Shares of ChevronTexaco, which fell 4 percent in the fourth quarter, were down as much as 3 percent in early trade.

Chairman and Chief Executive Dave O'Reilly in a statement called results for both the fourth quarter and the full year "unsatisfactory" adding that the company "operated under weak global market conditions in our refining and marketing sector and recorded a number of special charges against income."

As with much of the industry, robust oil and gas prices boosted the company's upstream exploration and production results, which rose 125 percent from a year-ago to $1.2 billion.

But the rise in profit was marred by concerns about ChevronTexaco's failure to increase its oil and gas production -- a key measure of future prospects for oil companies.

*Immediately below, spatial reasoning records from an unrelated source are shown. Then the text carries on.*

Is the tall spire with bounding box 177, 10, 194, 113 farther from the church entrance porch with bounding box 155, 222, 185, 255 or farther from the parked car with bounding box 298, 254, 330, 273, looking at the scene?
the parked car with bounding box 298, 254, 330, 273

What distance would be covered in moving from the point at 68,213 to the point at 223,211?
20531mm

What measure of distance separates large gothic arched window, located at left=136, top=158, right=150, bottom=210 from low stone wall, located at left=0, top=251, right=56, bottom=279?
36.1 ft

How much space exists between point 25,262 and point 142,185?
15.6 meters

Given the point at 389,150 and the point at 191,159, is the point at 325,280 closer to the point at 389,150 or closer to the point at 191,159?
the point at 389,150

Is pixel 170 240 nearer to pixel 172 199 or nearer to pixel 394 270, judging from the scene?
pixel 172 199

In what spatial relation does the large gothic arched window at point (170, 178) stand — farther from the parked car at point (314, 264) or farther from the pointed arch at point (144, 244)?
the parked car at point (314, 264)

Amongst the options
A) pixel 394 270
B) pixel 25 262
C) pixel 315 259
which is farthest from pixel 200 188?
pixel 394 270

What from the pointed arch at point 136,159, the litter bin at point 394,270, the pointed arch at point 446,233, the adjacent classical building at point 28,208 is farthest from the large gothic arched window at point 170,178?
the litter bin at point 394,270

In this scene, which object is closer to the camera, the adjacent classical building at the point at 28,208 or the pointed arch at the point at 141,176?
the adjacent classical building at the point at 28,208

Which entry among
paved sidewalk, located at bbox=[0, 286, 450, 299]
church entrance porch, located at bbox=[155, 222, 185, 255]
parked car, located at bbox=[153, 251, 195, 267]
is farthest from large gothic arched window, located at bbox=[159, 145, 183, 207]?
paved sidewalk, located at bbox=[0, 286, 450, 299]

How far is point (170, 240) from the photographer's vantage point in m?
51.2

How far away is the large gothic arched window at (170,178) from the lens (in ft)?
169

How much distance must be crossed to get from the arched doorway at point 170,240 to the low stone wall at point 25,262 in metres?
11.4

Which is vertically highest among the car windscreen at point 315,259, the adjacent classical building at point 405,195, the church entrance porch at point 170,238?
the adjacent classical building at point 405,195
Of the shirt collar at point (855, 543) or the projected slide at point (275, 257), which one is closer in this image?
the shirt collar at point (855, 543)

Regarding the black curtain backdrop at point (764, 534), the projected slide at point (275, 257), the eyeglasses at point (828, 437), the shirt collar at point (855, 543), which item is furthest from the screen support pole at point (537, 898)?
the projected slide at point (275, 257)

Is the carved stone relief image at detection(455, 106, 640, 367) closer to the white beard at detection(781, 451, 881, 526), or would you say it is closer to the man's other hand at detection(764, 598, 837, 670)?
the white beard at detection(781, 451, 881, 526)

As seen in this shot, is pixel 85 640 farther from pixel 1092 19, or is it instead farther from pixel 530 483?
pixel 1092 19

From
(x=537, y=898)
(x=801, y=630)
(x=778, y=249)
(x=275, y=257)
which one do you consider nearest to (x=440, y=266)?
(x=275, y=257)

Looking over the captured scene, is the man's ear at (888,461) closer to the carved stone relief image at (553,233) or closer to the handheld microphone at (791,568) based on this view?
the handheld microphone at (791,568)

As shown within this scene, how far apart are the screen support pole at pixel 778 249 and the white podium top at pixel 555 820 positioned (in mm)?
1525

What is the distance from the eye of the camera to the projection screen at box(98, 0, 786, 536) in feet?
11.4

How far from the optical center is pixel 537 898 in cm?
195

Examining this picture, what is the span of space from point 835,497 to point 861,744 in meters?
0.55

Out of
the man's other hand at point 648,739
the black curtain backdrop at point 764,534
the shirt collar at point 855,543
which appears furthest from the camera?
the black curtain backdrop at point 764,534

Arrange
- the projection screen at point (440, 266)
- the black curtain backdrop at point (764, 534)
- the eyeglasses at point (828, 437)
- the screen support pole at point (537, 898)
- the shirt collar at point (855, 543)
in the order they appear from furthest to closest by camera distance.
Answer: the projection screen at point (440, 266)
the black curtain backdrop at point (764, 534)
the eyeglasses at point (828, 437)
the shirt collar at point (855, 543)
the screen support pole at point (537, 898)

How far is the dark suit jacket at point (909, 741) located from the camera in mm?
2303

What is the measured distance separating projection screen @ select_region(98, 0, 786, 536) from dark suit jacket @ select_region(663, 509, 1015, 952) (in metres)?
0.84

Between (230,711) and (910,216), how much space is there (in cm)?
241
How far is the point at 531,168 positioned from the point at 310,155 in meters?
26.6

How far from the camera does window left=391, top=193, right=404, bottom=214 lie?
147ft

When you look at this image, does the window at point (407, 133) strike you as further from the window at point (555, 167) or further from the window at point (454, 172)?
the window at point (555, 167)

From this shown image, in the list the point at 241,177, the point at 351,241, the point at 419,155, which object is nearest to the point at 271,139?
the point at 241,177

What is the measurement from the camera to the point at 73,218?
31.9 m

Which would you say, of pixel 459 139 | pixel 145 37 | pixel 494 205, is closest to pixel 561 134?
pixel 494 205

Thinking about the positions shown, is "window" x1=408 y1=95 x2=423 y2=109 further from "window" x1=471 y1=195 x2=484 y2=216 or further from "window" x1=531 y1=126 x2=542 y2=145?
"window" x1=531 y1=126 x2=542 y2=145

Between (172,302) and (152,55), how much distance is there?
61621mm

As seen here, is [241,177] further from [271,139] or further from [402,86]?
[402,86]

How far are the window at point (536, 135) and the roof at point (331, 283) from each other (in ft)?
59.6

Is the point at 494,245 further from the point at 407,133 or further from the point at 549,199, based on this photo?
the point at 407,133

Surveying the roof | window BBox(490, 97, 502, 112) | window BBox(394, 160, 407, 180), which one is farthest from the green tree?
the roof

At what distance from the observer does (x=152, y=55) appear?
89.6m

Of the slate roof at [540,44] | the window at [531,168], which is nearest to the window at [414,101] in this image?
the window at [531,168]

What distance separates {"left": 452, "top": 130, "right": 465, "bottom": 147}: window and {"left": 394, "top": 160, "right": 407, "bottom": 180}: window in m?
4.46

Hurt by factors such as OPEC quotas and tropical storms in the Gulf of Mexico, worldwide oil and gas production in the quarter dropped 6 percent to 2.6 million barrels a day,

The company also said earlier this week that capital spending this year will fall to $8.5 billion, 17 percent lower than before Chevron bought Texaco in 2001.

About three-quarters of the money -- or $6.4 billion -- will be invested in worldwide exploration and production, while refining and marketing investments will total about $1.3 billion. The remainder will go toward chemicals and other businesses.

Even so, Fadel Gheit, an analyst at Fahnestock & Co., was not fazed by the company's results and has a sanguine outlook.

"All in all, they missed earnings, but when you see why, most of the reasons are not irreversible things," he said. "There is no problem with their operations. They just happen to be the victims of circumstance."

DYNEGY TROUBLES

Charges for the most recent quarter included $52 million for the company's stake in Dynegy. ChevronTexaco has been under pressure because of its stake in the Houston-based energy company, which set a restructuring plan last fall and is struggling to reduce debt following credit downgrades.

Chevron has held a stake in Dynegy since 1996.

In the quarter, benchmark oil prices increased by more than 40 percent from a year earlier, amid fears of a potential war in Iraq and on the effects of a prolonged general strike in Venezuela, one of the largest crude exporters in the world.

While that helped its exploration and production earnings, the high commodity prices hurt refining, marketing and transportation, which posted a $151 million operating loss.

Revenue rose to $27.06 billion from $21.46 billion in the prior-year quarter.

Shares of ChevronTexaco were down 85 cents, or 1.32 percent, to $63.35 in Friday morning trade on the New York Stock Exchange after it missed the Thomson First Call consensus estimate of $1.28 a share in quarterly earnings. Shares fell to an earlier low of $62.30.